═══ Fragmento ═══
¿SOMOS LOS MEJORES?

 

 Artículo de FRANCESC DE CARRERAS   en “La Vanguardia” del 10/02/2005

 

Por su interés y relevancia, he seleccionado el artículo que sigue para incluirlo en este sitio web. (L. B.-B.)

 

El hundimiento de los edificios del barcelonés barrio del Carmel y la reacción del Gobierno de la Generalitat, que es la autoridad competente, en la posterior gestión de los acontecimientos, son la parte visible de un gran iceberg altamente preocupante en la política catalana. En efecto, la vida política de Catalunya está atravesando un periodo en el que culmina una mentalidad que es siempre funesta para cualquier país: creer que somos los mejores, los que siempre tenemos razón y nunca nos equivocamos.

Tras 23 años de nacionalismo ello es normal. Son creencias que están en la esencia misma de esta ideología. Al pensar en ello, siempre me viene a la memoria aquella penosa frase de José Antonio Primo de Rivera: "Ser español es de las pocas cosas serias que se pueden ser en el mundo". Pues bien, si cambiamos español por catalán, con otras palabras y a través de múltiples formas, tanto en las declaraciones de nuestros políticos como en la opinión publicada, utilizando materias tan dispares como la economía, la historia, la filología o el fútbol, entre otras muchas, esta filosofía joseantoniana, común a todos los nacionalismos, es dominante en nuestra sociedad desde los inicios de la autonomía hasta hoy.

En la época de la resistencia cultural al franquismo, Salvador Espriu -hoy tan olvidado por nuestra selectiva memoria histórica- ridiculizó este espíritu chovinista en una de sus más celebradas obras teatrales. Aquel grotesco coro que iba repitiendo incesantemente "¡Som els millors, som els millors!" es muy probable que pretendiera vacunarnos contra el peligro que el sabio poeta intuía en nuestro horizonte. Espriu se situaba así en la misma filosofía que tan concisamente expresaba Albert Camus cuando repetía en sus Cartas a un amigo alemán aquella conocida frase: "Amo demasiado ami país para ser nacionalista".

Pero la vacuna de Espriu no surtió efecto: "¡Somos los mejores!" ha sido y continúa siendo la principal consigna de nuestra vida social, cultural, económica y política. A continuación solemos añadir que, a pesar de esta verdad que nos parece tan indudable y evidente, nadie nos la reconoce porque no nos quieren o nos tienen envidia: es la fase tan conocida del victimismo. Después, claro, vienen los chapapotes y socavones del AVE en versión catalana y nos quedamos pasmados: ¿Som els millors?, nos interrogamos incrédulos y pesimistas. Y entramos en la tercera fase: la de la frustración. Así no vamos a ninguna parte.

Quienes ingenuamente creían que todo esto cambiaría con el nuevo Gobierno ya comienzan a llegar a la conclusión de que estaban equivocados: incluso vamos a peor. Ciertamente, el caldo de cultivo de esta nefasta mezcla de autosatisfacción, victimismoy frustración viene de la larga etapa anterior, pero se está demostrando con el paso del tiempo que Jordi Pujol tenía un mayor bagaje de conocimientos sobre el funcionamiento de un Estado y una mayor inteligencia política, prudencia y sensatez que el Gobierno actual, empezando por su presidente.
═══ Entradas seleccionadas ═══
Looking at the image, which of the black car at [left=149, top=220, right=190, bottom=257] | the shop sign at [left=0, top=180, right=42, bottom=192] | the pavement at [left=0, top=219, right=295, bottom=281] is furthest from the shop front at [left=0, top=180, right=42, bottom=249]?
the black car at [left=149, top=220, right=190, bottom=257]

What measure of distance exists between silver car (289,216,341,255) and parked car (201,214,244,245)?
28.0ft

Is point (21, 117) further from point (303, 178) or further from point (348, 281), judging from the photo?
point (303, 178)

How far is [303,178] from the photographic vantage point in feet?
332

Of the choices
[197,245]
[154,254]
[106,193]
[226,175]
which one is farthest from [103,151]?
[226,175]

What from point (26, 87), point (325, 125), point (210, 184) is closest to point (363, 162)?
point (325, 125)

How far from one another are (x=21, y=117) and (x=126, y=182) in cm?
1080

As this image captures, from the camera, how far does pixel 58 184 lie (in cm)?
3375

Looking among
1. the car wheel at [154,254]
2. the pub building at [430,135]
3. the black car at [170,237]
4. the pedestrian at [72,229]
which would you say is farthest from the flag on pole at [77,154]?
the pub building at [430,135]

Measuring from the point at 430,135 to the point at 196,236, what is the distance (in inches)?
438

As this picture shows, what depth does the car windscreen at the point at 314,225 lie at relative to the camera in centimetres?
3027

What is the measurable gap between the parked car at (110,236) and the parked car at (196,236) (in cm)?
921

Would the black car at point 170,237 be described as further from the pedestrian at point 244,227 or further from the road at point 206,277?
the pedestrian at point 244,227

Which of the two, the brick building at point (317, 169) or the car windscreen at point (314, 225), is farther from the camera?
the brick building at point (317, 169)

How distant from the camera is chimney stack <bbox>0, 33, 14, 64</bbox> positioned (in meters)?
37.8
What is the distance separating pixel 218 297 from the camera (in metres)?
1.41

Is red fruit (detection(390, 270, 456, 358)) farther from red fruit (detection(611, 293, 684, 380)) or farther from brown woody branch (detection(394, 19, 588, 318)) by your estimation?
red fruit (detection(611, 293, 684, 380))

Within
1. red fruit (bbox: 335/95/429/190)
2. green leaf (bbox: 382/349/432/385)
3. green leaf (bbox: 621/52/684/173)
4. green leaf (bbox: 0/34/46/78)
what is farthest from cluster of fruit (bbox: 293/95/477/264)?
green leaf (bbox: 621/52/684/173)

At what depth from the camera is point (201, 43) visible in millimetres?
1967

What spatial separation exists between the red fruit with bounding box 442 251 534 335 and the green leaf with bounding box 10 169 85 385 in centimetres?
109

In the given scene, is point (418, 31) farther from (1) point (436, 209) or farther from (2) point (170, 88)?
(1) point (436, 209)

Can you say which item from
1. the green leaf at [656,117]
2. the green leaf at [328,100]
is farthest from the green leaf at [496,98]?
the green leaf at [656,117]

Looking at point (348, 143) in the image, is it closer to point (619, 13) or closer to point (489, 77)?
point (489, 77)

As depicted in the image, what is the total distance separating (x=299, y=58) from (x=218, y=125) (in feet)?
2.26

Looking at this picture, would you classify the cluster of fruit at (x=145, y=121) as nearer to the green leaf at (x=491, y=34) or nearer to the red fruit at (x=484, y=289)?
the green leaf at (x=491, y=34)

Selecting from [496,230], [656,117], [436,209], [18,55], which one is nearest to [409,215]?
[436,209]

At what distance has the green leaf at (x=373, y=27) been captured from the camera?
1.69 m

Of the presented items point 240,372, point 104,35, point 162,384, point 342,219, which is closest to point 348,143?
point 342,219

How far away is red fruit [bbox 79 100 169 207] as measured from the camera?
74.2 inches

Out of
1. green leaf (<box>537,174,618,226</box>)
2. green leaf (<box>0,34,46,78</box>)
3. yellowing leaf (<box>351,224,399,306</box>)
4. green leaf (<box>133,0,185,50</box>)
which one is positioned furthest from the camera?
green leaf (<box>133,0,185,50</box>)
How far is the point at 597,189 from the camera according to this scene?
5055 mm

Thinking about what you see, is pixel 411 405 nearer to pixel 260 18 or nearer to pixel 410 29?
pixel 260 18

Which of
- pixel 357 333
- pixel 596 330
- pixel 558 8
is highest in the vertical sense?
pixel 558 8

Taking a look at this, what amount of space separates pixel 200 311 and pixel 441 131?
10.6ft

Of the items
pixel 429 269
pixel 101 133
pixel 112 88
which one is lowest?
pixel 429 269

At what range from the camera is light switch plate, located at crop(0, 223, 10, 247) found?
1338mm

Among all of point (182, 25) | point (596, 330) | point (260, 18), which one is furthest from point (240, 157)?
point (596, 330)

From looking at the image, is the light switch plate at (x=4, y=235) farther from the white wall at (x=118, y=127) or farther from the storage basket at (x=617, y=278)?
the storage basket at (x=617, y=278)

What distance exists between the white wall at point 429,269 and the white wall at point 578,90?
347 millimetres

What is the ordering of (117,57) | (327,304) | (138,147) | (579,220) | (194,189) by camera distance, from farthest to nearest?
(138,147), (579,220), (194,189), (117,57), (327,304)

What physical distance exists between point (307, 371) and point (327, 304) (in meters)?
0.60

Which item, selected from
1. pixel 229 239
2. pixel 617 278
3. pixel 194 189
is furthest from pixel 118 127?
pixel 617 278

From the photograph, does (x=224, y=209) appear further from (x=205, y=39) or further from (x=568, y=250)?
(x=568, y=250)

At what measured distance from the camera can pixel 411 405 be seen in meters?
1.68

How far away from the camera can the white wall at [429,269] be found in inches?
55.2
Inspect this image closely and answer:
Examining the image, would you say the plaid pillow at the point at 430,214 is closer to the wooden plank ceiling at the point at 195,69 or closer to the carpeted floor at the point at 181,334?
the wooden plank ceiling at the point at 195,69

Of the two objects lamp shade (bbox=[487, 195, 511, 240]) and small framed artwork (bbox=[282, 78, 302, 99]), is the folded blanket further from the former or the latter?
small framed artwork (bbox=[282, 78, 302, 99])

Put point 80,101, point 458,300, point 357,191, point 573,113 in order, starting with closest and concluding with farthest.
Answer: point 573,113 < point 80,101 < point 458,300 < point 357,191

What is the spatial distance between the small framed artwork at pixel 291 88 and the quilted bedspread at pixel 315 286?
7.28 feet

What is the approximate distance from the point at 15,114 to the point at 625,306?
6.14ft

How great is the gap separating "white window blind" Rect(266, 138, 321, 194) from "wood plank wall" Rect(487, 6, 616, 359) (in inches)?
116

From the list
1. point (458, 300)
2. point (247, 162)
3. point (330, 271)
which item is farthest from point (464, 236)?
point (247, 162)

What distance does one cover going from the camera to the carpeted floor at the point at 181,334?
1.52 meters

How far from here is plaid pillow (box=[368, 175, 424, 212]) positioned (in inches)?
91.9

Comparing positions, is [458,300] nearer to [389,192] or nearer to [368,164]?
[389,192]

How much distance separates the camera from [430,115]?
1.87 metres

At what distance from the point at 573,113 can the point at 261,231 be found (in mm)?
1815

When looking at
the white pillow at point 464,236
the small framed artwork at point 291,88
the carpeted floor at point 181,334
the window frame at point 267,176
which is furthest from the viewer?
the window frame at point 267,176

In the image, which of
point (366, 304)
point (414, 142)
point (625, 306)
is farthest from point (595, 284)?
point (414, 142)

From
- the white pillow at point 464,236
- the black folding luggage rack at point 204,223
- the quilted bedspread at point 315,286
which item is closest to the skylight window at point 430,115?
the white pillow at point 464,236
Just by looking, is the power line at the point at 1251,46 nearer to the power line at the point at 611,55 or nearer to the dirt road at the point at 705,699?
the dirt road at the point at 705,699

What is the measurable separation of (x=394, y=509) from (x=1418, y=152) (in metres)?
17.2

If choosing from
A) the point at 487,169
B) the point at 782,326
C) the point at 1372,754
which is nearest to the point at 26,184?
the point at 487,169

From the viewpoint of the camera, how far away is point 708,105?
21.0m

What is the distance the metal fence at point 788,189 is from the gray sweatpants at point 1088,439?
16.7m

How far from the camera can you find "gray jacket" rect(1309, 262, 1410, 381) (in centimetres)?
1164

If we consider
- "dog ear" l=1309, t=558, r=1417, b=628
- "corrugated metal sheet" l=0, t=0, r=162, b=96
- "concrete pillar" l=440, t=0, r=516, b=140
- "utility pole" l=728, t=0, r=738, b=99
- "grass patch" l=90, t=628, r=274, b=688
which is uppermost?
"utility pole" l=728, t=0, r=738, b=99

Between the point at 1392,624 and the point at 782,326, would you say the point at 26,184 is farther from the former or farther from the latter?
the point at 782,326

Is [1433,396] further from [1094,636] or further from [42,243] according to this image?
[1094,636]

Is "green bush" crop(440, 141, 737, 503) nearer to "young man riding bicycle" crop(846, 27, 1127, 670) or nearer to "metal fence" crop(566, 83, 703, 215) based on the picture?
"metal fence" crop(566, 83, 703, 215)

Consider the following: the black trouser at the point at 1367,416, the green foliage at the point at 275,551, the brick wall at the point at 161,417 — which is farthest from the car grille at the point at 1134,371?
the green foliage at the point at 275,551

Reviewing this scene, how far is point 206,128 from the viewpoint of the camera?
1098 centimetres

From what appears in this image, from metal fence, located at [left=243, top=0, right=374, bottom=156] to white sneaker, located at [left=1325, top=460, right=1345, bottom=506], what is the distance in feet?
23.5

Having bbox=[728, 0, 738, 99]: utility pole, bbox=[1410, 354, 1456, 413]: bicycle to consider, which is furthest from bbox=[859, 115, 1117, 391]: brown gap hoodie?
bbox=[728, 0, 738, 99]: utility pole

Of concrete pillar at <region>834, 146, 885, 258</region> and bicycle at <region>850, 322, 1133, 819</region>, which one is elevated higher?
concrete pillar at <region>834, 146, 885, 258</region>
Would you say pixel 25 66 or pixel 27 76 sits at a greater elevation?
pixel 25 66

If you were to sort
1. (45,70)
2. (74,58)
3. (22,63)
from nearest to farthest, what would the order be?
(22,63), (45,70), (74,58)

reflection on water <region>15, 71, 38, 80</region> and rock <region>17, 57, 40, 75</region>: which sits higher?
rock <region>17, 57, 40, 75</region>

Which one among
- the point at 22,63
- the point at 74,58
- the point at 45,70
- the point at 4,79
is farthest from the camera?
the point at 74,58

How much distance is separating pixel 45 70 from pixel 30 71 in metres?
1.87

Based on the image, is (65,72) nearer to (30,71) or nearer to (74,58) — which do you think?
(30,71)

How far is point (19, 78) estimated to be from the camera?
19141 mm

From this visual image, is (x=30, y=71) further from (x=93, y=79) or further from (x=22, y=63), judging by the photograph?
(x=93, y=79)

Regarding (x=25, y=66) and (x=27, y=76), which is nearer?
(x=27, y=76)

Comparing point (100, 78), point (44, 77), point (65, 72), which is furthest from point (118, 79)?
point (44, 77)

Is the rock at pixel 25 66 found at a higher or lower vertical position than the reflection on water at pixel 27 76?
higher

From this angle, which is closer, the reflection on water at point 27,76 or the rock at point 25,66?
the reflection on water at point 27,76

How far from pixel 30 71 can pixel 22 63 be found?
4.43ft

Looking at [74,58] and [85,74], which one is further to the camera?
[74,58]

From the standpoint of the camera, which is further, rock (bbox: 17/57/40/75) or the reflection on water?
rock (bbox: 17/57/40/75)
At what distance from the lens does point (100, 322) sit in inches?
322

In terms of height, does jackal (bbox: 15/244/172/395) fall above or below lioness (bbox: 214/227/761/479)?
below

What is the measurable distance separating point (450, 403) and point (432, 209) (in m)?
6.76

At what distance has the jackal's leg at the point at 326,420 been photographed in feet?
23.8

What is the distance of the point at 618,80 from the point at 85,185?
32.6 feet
═══
(Instrucción 1) Reproduce sin cambios las líneas de las entradas desde la que contiene "Of the items" hasta la que contiene "Answer: point 573,113", ambas incluidas.
(Instrucción 2) Prosigue el artículo sobre la política catalana a partir de la última oración mostrada.

(Respuesta 1)
Of the items
pixel 429 269
pixel 101 133
pixel 112 88
which one is lowest?
pixel 429 269

At what range from the camera is light switch plate, located at crop(0, 223, 10, 247) found?
1338mm

Among all of point (182, 25) | point (596, 330) | point (260, 18), which one is furthest from point (240, 157)?
point (596, 330)

From looking at the image, is the light switch plate at (x=4, y=235) farther from the white wall at (x=118, y=127) or farther from the storage basket at (x=617, y=278)?
the storage basket at (x=617, y=278)

What distance exists between the white wall at point 429,269 and the white wall at point 578,90?
347 millimetres

What is the ordering of (117,57) | (327,304) | (138,147) | (579,220) | (194,189) by camera distance, from farthest to nearest?
(138,147), (579,220), (194,189), (117,57), (327,304)

What physical distance exists between point (307, 371) and point (327, 304) (in meters)?
0.60

Which item, selected from
1. pixel 229 239
2. pixel 617 278
3. pixel 194 189
is furthest from pixel 118 127?
pixel 617 278

From the photograph, does (x=224, y=209) appear further from (x=205, y=39) or further from (x=568, y=250)?
(x=568, y=250)

At what measured distance from the camera can pixel 411 405 be seen in meters?
1.68

How far away from the camera can the white wall at [429,269] be found in inches?
55.2
Inspect this image closely and answer:
Examining the image, would you say the plaid pillow at the point at 430,214 is closer to the wooden plank ceiling at the point at 195,69 or closer to the carpeted floor at the point at 181,334?
the wooden plank ceiling at the point at 195,69

Of the two objects lamp shade (bbox=[487, 195, 511, 240]) and small framed artwork (bbox=[282, 78, 302, 99]), is the folded blanket further from the former or the latter?
small framed artwork (bbox=[282, 78, 302, 99])

Put point 80,101, point 458,300, point 357,191, point 573,113 in order, starting with closest and concluding with farthest.
Answer: point 573,113 < point 80,101 < point 458,300 < point 357,191

(Respuesta 2)
Una demostración de todo ello se refleja en el itinerario seguido por el que se ha anunciado como proyecto estrella del Gobierno tripartito: la reforma del Estatut. Primero parecía que lo importante era definir nada menos que una nueva relación de Catalunya con España: se hablaba entonces de abrir un nuevo periodo constituyente, de la nación y de la autodeterminación, como cosas todas ellas al alcance de la mano con Zapatero de presidente en Madrid. Después se dijo que todo ello no era lo más importante, ni el momento el más adecuado: el objetivo debía ser blindar las competencias estatutarias de la Generalitat para así rectificar la doctrina del Tribunal Constitucional y, a la postre, forzar una reforma de la Constitución. Supongo que se dieron cuenta de lo descabellado del medio empleado y del objetivo propuesto y se plantearon una nueva meta: ahora lo importante era resolver en el Estatuto un nuevo sistema de financiación de la Generalitat, otro objetivo técnicamente imposible desde el punto de vista jurídico.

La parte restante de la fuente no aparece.